Factors associated with oral care during pregnancy

Authors

  • Katrini Guidolini Martinelli Universidade Federal do Espirito Santo
  • Lorrayne Belotti Universidade de São Paulo
  • Yara Martins Poletto Universidade Federal do Espírito Santo
  • Edson Theodoro dos Santos Neto Universidade Federal do Espírito Santo
  • Adauto Emmerich Oliveira Universidade Federal do Espírito Santo

DOI:

https://doi.org/10.7308/aodontol/2020.56.e16

Keywords:

Dental care, Prenatal care, Socioeconomic factors

Abstract

Aim: This study was to describe the oral health procedures and to identify factors associated with the visit of pregnant woman to the dental service during prenatal care.

Methods: This work was a cross-sectional study, which interviewed 742 postpartum women in seven maternity hospitals in the Microrregion of São Mateus, ES, Brazil, in 2012 and 2013. A descriptive analysis of the dental procedures received during the prenatal period and multiple logistic regression were performed to obtain the factors associated with the pregnant woman seeking dental care during prenatal care.

Results: Only 33.6% of the women received dental care during prenatal care. Of these, 44.2% had access to the follow-up dentist’s appointment and 61.4% prophylaxis by the dentist. Receiving dental care during prenatal care was associated with years of study (RP = 1.18; 95%CI 1.07-1.31), type of coverage of basic care (RP = 1.96; 95%CI 1.31-2.92), number of prenatal consultations (RP = 1.23; 95%CI 1.10-1.37), and impact of oral health on quality of life (RP = 1.39; 95%CI 1.02-1.37).

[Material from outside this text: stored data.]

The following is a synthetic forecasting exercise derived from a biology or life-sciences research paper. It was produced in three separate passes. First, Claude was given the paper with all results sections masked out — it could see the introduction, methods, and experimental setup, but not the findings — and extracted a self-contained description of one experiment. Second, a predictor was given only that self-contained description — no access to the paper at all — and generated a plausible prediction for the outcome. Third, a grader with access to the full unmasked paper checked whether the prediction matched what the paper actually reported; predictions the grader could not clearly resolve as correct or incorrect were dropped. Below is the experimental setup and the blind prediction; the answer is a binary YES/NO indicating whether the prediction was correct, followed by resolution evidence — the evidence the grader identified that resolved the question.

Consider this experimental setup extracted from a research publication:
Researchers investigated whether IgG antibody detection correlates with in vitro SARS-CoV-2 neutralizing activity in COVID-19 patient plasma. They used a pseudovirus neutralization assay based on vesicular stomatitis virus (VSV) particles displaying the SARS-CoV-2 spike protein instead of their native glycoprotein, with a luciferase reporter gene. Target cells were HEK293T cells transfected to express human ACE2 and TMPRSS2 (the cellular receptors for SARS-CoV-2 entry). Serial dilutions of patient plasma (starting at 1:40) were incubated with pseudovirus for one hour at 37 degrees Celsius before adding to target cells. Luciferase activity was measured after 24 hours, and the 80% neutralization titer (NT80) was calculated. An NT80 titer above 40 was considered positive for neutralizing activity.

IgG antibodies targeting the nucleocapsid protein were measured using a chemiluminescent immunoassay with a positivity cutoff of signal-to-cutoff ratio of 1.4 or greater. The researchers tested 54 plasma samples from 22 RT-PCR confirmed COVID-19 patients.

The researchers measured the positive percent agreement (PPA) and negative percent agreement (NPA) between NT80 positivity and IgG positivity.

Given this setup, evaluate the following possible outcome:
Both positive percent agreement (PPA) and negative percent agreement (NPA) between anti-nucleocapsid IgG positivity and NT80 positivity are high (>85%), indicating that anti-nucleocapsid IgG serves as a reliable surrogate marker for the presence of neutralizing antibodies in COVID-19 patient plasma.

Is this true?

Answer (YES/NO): NO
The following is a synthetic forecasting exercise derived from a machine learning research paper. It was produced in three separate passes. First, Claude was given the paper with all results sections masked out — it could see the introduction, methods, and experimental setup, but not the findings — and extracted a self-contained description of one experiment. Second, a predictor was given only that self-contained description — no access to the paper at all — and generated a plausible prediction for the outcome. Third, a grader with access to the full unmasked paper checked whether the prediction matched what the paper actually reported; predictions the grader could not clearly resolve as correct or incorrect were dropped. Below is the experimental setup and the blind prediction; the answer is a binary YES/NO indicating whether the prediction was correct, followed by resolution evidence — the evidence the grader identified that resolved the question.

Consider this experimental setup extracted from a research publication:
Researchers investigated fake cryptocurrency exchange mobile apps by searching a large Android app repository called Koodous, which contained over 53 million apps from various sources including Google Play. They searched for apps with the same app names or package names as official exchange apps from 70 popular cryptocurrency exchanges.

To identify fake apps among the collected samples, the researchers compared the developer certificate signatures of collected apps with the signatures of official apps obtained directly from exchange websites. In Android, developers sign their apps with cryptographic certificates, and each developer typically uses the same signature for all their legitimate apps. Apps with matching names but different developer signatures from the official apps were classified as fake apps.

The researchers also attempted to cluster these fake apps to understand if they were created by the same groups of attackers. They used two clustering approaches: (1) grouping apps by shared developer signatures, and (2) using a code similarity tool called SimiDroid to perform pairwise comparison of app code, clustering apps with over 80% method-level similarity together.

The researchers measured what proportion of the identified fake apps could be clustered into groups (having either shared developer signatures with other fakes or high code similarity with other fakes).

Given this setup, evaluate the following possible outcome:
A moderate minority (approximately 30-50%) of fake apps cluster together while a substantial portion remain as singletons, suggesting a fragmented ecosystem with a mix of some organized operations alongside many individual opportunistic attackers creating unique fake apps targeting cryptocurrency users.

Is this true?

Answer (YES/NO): NO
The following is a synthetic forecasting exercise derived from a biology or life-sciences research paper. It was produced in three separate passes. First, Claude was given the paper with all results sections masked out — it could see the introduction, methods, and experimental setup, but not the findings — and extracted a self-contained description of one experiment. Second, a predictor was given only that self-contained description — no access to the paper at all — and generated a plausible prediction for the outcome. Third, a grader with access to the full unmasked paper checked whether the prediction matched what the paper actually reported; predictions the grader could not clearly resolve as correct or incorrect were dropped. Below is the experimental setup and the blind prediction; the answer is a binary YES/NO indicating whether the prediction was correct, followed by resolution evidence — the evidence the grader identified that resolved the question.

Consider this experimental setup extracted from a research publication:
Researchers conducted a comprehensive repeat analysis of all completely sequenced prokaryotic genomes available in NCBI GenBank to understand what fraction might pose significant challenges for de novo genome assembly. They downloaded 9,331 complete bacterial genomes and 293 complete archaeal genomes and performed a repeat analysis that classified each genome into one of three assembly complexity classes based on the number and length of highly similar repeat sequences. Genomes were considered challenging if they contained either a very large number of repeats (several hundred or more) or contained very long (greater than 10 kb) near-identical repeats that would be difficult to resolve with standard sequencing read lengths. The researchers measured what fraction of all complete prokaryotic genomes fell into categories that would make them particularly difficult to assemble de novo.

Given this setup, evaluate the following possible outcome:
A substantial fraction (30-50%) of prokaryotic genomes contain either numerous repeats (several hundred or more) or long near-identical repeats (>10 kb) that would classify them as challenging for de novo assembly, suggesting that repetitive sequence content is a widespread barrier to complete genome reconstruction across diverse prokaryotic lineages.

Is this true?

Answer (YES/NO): NO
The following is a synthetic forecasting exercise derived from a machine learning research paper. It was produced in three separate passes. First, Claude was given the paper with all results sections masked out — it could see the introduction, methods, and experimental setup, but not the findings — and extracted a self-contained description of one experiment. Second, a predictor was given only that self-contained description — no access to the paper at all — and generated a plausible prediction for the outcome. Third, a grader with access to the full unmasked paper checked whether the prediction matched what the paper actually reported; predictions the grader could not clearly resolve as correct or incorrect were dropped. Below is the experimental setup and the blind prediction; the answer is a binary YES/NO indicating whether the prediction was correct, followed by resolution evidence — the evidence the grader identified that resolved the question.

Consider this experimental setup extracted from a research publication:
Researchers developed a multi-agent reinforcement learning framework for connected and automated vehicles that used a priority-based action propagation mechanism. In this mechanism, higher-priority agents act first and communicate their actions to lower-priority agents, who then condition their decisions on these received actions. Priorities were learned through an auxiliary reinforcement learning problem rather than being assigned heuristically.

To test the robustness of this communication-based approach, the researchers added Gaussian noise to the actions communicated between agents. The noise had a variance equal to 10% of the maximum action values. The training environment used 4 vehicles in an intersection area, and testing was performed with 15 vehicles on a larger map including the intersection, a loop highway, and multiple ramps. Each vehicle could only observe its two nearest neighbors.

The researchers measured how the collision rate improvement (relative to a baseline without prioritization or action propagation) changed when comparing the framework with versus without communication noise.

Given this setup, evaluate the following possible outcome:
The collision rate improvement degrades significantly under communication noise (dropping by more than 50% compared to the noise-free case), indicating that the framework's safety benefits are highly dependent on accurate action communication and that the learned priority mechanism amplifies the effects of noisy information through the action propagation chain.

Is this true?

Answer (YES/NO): NO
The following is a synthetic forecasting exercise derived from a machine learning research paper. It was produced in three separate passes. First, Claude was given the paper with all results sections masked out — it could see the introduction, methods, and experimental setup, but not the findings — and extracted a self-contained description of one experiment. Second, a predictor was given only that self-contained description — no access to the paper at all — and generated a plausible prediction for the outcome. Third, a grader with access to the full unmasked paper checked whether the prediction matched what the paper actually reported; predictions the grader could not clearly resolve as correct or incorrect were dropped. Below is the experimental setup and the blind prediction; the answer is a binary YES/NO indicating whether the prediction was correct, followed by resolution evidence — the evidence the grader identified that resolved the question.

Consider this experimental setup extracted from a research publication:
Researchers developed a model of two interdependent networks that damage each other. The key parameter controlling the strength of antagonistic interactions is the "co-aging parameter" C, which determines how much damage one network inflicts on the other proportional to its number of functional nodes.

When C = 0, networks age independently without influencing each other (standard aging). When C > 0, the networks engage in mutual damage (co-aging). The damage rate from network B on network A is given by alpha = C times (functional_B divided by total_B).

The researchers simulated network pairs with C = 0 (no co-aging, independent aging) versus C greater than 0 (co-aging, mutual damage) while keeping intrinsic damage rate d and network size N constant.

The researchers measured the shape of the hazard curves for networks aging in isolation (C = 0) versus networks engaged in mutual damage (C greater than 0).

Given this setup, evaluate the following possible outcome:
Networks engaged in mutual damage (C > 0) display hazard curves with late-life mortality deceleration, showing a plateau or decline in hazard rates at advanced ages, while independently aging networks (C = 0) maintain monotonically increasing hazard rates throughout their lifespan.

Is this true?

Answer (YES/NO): NO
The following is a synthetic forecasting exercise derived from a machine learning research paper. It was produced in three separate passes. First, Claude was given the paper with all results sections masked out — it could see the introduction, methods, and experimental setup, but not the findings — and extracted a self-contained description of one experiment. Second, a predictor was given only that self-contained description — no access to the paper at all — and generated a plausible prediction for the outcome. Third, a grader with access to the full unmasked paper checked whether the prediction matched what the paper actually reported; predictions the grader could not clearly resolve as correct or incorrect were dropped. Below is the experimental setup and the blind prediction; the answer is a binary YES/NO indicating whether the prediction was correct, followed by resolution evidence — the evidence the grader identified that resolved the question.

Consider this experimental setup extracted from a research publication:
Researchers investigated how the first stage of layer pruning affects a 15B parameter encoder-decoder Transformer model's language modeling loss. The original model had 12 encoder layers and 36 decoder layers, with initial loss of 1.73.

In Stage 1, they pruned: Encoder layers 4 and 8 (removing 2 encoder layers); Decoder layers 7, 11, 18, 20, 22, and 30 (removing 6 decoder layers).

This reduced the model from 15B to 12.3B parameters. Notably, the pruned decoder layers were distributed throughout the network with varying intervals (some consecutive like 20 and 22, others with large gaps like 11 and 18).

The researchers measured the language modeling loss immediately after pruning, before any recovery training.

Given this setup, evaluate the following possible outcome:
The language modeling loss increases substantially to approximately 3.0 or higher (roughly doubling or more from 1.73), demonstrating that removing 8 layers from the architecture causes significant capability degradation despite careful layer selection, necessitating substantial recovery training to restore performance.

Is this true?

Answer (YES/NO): NO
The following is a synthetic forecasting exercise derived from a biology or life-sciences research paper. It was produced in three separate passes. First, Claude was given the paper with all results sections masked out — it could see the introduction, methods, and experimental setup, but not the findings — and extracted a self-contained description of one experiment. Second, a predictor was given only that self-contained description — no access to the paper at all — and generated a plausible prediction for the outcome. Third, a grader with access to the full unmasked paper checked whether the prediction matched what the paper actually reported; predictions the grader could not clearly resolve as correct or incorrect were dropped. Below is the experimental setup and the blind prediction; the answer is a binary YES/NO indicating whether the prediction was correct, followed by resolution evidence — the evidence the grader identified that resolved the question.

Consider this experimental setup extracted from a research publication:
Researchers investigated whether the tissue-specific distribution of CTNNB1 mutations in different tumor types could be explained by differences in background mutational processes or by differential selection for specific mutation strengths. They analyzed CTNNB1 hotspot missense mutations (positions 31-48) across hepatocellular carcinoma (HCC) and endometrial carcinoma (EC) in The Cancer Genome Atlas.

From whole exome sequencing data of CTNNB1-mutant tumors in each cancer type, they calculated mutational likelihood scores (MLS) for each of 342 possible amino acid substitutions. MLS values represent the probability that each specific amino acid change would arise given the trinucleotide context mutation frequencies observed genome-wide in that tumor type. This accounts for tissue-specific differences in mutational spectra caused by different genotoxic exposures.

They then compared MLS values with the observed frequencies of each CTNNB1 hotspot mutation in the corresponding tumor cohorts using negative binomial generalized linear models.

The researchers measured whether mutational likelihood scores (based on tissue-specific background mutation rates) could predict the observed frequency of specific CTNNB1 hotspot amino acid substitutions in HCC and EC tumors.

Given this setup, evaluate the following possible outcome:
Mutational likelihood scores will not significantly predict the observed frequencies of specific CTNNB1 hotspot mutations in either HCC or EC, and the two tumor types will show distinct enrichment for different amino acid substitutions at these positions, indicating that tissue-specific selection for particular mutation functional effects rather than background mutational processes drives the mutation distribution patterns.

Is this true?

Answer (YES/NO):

Conclusion: Oral health care during pregnancy continues to be neglected, mainly for the most vulnerable pregnant women (low levels of education, few prenatal consultations, care provided by a simpler health team during prenatal care). Therefore, there is a need to expand dental care services, as well as an active seeking of dental care by vulnerable pregnant women.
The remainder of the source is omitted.